(Selected text Opens)

Case Studies
Only a few recent studies take a comprehensive inventory of the fiscal effects of immigration, primarily for local areas and states. Six of them were selected for review at the workshop; see Table 1.1
Each study is reviewed in this section, with a focus on issues of the study's funding source and purpose, sources of data, population estimates, methods used to create the estimates, cost and revenue items, results, and the strengths and limitations of the study. One study considered the United States as a whole, two looked at specific counties, and three assessed the fiscal effects of illegal immigration on specific states.
LOS ANGELES COUNTY
The Los Angeles County Internal Services Department (1992) prepared a study for the County Board of Supervisors assessing the fiscal impact of immigration on Los Angeles County and for school districts within the county. The study estimated costs and revenues for four groups: recent legal immigrants, amnesty immigrants, undocumented immigrants, and citizen children of undocumented immigrants.2
TABLE 1 Case Studies of the Fiscal Impact of Illegal Immigration
Author, Date |
Title |
Sponsor |
Geographic Area |
Period of Analysis |
Los Angeles County Internal Services Department, 1992 |
Impact of Undocumented Persons and other Immigrants on Costs, Revenues and Services in Los Angeles County |
Los Angeles County Board of Supervisors |
Los Angeles County |
Fiscal 1991–1992 |
Huddle, 1993 |
The Costs of Immigration |
Carrying Capacity Network |
United States |
Fiscal 1991 and 1993 (covers immigrants arriving since 1970) |
Huddle, 1994a |
The Net Costs of Immigration to Texas |
Carrying Capacity Network |
Texas |
Fiscal 1992 (covers immigrants arriving since 1970) |
Parker and Rea, 1993 |
Illegal Immigration in San Diego County: An Analysis of Costs and Revenues |
California State Senate Special Committee on Border Issues |
San Diego County |
Fiscal 1991–1992 |
Romero, Chang, and Parker, 1994 |
Shifting the Cost of a Failed Federal Policy |
Governor's Office on Planning and Research |
California |
Fiscal 1994–1995 |
Clark et al., 1994 |
Fiscal Impacts of Undocumented Aliens: Selected Estimates for Seven States |
U.S. Office of Management and Budget, U.S. Department of Justice, Urban Institute's Program for Research on Immigration Policy (funded by the Ford Foundation) and Immigrant Policy Program (funded by the Andrew W. Mellon Foundation) |
Arizona, California, Florida, Illinois, New Jersey, New York, and Texas |
1992 |
Using data from the 1980 census, the Current Population Survey (CPS), the Immigration and Naturalization Service (INS), and information from the California Department of Finance, the study estimated an undocumented immigrant population of 700,000 in Los Angeles County in January 1992. The estimate was derived by extrapolation of the 1980 Census Bureau estimate of the number of enumerated undocumented immigrants with amnesty data and assumptions for net undocumented immigration.
Cost estimates for fiscal 1991–1992 covered criminal justice programs and services, health and mental health services, social services, and elementary and secondary education. Cost data were based on administrative records and case records from county departments and a survey of the amnesty population by the California State Health Services Department and Mental Health Department. Costs for quasi-public goods and some other services were a pro rata share of total costs. Other costs were per client costs based on case data. Cost estimates were based on the assumption that immigrants behave like the rest of the population, after adjusting for income. Available information on illegal immigrants, such as those who applied for legalization in 1986, suggest that they are likely to be of Mexican origin, male, in their early labor force years, and less educated than the average U.S. resident.

(Selected text Closes)

Work instruction 1 =>
Answer these questions from the case studies text:
(a) How many of the reviewed studies looked at specific counties?
(b) What undocumented immigrant population did the Los Angeles County study estimate for January 1992?
(c) Which organization sponsored Huddle's study of the net costs of immigration to Texas?
Work instruction 2 =>
Restate the paragraph of the case studies text beginning "Cost estimates for fiscal 1991–1992" as a bulleted list that keeps its main facts.
Work instruction 3 =>
Name every state covered by the Clark et al. (1994) study in the case studies text.

(Data to examine Opens)

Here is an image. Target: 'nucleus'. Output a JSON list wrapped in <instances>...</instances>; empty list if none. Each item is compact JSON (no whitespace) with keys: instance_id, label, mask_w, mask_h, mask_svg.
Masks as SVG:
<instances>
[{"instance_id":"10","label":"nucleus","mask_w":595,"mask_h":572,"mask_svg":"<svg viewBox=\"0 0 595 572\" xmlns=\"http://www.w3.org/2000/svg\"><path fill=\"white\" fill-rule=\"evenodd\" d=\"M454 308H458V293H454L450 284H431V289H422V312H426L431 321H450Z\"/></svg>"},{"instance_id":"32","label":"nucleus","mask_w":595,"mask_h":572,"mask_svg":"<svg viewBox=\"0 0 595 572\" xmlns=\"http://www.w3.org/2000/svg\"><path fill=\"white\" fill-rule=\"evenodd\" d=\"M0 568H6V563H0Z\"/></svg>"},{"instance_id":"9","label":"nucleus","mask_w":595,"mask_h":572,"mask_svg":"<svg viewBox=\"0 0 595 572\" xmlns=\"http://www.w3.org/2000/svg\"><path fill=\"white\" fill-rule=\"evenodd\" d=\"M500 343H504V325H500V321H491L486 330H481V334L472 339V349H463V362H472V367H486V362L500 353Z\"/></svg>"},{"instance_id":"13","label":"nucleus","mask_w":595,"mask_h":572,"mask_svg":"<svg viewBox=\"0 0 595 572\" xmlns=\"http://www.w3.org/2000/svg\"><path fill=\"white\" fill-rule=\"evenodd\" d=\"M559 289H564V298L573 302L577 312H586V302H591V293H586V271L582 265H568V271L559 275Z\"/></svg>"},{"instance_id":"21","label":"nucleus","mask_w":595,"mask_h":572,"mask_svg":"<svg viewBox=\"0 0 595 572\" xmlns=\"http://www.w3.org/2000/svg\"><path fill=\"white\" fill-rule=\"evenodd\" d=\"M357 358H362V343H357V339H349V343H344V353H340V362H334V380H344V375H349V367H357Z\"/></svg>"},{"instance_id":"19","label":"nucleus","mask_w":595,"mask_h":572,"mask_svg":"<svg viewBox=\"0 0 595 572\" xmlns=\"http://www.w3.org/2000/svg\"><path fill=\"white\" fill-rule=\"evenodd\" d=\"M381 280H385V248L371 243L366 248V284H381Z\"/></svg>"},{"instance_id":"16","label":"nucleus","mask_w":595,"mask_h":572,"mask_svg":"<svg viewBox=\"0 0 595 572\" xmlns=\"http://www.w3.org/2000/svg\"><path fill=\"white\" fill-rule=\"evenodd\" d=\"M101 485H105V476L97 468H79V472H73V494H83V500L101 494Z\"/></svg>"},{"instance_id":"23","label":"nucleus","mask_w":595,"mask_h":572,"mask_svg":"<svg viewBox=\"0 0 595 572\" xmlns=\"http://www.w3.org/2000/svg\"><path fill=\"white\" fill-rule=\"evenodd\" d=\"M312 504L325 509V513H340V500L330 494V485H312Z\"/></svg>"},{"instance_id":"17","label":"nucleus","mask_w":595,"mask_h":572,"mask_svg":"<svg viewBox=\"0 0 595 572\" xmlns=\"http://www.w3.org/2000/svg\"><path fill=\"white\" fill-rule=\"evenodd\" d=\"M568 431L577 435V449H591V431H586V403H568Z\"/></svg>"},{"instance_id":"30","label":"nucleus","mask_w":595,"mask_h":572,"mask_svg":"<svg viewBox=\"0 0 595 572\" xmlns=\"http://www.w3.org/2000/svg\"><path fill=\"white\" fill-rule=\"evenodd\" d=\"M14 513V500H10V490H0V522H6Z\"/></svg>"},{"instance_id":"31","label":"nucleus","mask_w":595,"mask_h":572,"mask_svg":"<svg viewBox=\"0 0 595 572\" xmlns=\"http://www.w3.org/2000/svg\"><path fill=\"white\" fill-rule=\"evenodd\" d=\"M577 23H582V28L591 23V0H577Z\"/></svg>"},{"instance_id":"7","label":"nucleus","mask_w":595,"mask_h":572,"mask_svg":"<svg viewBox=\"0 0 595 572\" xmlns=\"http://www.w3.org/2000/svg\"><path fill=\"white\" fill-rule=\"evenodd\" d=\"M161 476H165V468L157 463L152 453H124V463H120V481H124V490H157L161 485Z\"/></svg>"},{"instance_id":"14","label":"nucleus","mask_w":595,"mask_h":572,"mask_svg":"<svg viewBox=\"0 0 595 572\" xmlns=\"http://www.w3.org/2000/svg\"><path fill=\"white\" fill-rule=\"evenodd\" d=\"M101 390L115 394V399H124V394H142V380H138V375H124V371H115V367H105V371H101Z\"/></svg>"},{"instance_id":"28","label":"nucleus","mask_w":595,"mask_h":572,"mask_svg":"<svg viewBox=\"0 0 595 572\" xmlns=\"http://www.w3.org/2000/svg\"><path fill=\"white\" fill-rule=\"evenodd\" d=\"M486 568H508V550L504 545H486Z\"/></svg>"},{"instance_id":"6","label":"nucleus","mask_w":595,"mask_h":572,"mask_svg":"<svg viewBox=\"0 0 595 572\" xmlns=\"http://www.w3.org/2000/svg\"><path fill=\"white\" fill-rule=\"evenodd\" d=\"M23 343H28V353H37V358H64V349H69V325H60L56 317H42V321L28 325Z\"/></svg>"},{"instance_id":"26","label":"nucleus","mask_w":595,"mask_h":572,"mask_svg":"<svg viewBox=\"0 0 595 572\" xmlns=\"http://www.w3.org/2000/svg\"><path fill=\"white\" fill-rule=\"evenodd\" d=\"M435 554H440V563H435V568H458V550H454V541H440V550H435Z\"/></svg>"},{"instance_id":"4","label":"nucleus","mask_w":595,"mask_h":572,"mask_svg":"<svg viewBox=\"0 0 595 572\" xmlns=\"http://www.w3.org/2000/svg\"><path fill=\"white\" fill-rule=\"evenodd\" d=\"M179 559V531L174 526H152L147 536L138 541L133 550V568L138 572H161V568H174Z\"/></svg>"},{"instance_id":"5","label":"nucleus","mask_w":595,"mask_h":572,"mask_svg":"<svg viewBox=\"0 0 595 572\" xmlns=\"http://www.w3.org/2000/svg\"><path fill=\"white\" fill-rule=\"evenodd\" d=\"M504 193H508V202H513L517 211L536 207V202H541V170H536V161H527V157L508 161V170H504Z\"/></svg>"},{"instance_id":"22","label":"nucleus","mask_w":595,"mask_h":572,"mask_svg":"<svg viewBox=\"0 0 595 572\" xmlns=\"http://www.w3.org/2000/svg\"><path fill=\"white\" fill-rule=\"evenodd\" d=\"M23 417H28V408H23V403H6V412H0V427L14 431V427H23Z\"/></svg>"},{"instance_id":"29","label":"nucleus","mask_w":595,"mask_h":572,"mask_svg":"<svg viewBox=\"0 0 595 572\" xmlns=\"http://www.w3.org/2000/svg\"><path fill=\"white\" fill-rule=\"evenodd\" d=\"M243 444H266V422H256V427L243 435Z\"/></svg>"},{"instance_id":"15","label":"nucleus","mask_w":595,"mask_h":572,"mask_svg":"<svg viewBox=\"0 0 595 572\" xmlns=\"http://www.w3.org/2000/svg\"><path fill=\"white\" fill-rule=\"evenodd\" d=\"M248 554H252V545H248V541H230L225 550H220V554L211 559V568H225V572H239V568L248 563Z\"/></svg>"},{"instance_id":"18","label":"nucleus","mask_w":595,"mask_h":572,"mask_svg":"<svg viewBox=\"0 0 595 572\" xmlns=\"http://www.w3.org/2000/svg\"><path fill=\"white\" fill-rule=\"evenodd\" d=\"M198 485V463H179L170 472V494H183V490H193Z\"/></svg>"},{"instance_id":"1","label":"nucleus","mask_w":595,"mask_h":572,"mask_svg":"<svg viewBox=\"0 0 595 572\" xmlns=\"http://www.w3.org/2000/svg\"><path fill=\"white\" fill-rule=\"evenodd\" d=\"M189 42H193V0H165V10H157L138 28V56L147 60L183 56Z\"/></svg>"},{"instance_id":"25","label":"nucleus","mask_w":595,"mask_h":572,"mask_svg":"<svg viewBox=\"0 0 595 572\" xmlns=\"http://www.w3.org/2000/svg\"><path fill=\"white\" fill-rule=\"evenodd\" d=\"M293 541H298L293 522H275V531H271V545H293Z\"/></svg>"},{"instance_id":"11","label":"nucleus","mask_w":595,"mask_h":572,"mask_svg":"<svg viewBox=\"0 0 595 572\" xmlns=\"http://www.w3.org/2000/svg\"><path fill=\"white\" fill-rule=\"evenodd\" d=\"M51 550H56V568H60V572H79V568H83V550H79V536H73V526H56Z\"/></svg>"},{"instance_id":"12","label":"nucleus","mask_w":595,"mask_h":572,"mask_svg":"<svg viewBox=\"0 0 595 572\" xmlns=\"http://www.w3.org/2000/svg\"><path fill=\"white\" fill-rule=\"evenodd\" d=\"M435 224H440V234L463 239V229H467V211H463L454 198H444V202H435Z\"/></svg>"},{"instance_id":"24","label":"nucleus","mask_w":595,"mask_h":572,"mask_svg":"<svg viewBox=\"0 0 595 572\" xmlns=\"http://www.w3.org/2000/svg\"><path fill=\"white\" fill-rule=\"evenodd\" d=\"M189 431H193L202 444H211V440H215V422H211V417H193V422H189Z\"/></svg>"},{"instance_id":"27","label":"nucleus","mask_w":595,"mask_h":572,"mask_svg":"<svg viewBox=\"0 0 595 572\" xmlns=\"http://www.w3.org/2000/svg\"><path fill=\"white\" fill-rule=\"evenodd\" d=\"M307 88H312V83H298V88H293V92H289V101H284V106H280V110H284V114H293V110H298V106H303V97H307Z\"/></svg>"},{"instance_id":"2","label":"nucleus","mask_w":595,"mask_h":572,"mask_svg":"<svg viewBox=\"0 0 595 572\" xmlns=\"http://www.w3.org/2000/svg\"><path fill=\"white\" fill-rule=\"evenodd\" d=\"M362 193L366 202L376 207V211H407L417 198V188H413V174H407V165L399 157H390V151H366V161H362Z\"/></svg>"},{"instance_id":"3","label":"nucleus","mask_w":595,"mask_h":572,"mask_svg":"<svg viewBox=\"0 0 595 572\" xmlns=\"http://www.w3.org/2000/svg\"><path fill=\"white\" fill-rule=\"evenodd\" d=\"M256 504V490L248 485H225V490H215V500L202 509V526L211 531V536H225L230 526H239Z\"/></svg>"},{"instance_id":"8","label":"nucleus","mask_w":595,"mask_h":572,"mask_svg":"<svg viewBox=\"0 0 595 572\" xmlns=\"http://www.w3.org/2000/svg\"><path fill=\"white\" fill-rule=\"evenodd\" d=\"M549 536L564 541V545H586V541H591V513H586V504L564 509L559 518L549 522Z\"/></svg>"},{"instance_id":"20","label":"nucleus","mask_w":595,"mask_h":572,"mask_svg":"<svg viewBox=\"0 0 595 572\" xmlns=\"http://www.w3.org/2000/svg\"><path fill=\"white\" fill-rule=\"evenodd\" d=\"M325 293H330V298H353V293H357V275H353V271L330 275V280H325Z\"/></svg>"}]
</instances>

(Data to examine Closes)

Task result 1 =>
(a) Two.
(b) 700,000.
(c) Carrying Capacity Network.

Task result 2 =>
- Cost estimates for fiscal 1991–1992 covered four areas:
  - criminal justice programs and services
  - health and mental health services
  - social services
  - elementary and secondary education
- Sources of cost data:
  - administrative records and case records from county departments
  - a survey of the amnesty population by the California State Health Services Department and Mental Health Department
- Costs for quasi-public goods and some other services were a pro rata share of total costs.
- Other costs were per-client costs based on case data.
- The estimates assumed that immigrants behave like the rest of the population, after adjusting for income.
- Available information on illegal immigrants, such as those who applied for legalization in 1986, suggests they are likely to be:
  - of Mexican origin
  - male
  - in their early labor force years
  - less educated than the average U.S. resident

Task result 3 =>
Arizona, California, Florida, Illinois, New Jersey, New York, and Texas.